The UN refugee chief called on Pakistan Wednesday to pause its mass expulsions of Afghan refugees after an earthquake in eastern Afghanistan killed nearly 1,500.

Thousands of Afghans who were registered as refugees have surged over the border from Pakistan in recent days, with returns escalating despite the weekend’s deadly earthquake in Afghanistan, according to officials.

“Given the circumstances, I appeal to the (government of Pakistan) to pause the implementation of the Illegal Foreigners Repatriation Plan,” Filippo Grandi, UN High Commissioner for Refugees, said on X.

His appeal came as rescue teams continued struggling Wednesday to reach survivors after a shallow magnitude-6.0 earthquake hit the mountainous region bordering Pakistan late on Sunday, collapsing mud-brick homes on families as they slept.

The earthquake killed a total of 1,469 people and injured more than 3,700, according to a new toll from Taliban authorities, making it one of the deadliest in decades to hit the impoverished country.

Grandi said that the earthquake had “affected more than 500,000 people in eastern Afghanistan”, stressing that “aid from donors, including Pakistan, is vital and welcome”.

Read MoreAfghan quake death toll tops 1,400

Pakistan has hosted Afghans fleeing violence for more than four decades, from the Soviet invasion to the 2021 Taliban takeover.

Various cohorts of Afghans have found differing degrees of stability, including access to work and education, in Pakistan. Some were born and raised there, while others transited en route to resettlement in the West.

However, Pakistan’s government, citing an uptick in violent attacks and insurgent campaigns, launched a crackdown in 2023 to evict them, painting the population as “terrorists and criminals”.

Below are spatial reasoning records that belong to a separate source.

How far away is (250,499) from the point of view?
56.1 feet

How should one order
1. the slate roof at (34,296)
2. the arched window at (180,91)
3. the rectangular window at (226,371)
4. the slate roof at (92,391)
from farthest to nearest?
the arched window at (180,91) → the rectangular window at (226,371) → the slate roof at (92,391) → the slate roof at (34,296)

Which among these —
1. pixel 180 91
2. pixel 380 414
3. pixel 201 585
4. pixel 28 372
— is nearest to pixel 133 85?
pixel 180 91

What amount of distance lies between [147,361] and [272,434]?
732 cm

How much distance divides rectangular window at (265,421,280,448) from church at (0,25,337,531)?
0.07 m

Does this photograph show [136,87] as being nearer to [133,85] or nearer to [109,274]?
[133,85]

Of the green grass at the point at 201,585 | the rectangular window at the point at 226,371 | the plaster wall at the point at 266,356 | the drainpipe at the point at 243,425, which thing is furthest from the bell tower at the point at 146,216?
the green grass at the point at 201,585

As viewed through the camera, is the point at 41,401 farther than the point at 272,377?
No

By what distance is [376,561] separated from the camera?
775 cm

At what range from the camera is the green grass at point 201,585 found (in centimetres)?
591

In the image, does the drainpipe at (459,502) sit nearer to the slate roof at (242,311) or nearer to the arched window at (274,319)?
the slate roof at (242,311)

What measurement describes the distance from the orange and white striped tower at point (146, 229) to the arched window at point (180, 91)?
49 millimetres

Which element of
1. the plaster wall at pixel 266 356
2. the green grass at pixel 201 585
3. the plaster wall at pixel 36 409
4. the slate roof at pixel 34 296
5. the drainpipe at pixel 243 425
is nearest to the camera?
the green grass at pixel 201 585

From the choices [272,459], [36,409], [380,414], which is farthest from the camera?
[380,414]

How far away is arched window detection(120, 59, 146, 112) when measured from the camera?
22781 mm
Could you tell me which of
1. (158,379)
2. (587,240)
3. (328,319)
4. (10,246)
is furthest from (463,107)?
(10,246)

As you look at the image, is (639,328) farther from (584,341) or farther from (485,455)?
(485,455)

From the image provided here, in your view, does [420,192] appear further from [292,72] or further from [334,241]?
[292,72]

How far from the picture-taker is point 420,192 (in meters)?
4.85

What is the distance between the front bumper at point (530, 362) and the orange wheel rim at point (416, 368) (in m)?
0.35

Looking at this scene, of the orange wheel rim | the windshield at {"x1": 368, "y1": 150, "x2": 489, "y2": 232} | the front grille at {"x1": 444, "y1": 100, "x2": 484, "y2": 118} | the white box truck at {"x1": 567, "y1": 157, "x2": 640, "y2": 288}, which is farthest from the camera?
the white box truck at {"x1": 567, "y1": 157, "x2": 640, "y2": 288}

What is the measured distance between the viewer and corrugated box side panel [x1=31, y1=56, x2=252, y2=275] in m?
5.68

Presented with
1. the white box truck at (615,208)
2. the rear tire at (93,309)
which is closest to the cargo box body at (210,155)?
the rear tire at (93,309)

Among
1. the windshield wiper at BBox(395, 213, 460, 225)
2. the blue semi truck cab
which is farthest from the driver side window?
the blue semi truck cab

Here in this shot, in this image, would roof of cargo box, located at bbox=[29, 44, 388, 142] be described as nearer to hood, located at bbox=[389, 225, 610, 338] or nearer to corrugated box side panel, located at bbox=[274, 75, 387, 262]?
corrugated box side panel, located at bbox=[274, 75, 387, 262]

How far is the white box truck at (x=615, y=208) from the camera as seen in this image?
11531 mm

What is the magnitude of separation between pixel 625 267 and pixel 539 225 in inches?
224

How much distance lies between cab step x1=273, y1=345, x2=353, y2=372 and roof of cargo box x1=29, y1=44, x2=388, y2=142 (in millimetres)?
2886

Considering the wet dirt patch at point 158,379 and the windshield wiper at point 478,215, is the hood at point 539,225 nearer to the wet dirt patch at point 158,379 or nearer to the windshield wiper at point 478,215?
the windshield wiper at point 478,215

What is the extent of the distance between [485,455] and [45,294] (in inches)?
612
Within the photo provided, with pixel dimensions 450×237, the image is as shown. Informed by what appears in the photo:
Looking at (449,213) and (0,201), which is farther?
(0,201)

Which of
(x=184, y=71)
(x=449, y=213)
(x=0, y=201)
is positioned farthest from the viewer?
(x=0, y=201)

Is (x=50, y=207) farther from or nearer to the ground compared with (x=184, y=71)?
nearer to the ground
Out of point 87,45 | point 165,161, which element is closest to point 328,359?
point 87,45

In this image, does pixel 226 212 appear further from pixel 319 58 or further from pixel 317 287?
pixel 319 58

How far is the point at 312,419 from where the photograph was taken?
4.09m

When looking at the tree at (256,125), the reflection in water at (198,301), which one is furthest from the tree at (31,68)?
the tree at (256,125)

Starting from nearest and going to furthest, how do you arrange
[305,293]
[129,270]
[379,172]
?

An Afghan burqa-clad woman with an injured leg sits beside children outside a house, in the aftermath of an earthquake at the Dara-i-Nur district of Nangarhar province on September 3, 2025. Photo: AFP

More than 1.2 million Afghans have since been forced to return from Pakistan, including more than 443,000 this year alone, according to the United Nations.

The crackdown has most recently targeted an estimated 1.3 million refugees with Proof of Registration (PoR) cards issued by the UN refugee agency UNHCR. Islamabad has set a deadline of September 1 for them to leave or face arrest and deportation.

UNHCR spokesman Babar Baloch told reporters in Geneva on Tuesday that the refugee agency was “preparing for significantly more returns in the coming days” due to the deadline.

“These people, already with very little resources, are now returning to a disaster zone,” he said.